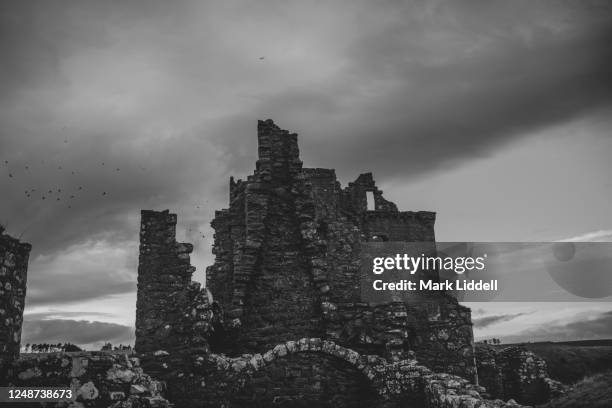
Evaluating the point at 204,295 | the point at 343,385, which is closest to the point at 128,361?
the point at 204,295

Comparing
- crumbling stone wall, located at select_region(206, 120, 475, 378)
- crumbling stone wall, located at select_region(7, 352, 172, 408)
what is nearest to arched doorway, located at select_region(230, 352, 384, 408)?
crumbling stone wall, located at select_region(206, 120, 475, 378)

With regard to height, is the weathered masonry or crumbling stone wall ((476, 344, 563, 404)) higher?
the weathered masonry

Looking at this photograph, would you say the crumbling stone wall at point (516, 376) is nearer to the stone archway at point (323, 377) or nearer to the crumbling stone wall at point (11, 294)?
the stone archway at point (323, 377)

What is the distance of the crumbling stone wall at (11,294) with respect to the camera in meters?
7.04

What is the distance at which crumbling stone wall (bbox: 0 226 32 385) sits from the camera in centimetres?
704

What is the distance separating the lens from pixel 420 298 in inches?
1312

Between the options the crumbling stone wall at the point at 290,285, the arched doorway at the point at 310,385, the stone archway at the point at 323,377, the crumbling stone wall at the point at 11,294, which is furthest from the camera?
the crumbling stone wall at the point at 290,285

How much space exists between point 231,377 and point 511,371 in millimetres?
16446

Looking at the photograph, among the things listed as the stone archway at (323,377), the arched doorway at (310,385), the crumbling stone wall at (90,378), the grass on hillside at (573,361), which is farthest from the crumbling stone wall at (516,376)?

- [TASK DIRECTIONS] Recast the material from the line with "What is the distance separating" through the end of the material as a Markdown table with the columns Row and Line, where Row gives a running number and Line holds each line of text. Leave out blank lines.

- [ANSWER IN FULL]
| Row | Line |
|---|---|
| 1 | What is the distance separating the lens from pixel 420 298 in inches? |
| 2 | 1312 |
| 3 | Between the options the crumbling stone wall at the point at 290,285, the arched doorway at the point at 310,385, the stone archway at the point at 323,377, the crumbling stone wall at the point at 11,294, which is furthest from the camera? |
| 4 | the crumbling stone wall at the point at 290,285 |
| 5 | How much space exists between point 231,377 and point 511,371 in millimetres? |
| 6 | 16446 |
| 7 | Looking at the photograph, among the things listed as the stone archway at (323,377), the arched doorway at (310,385), the crumbling stone wall at (90,378), the grass on hillside at (573,361), which is farthest from the crumbling stone wall at (516,376)? |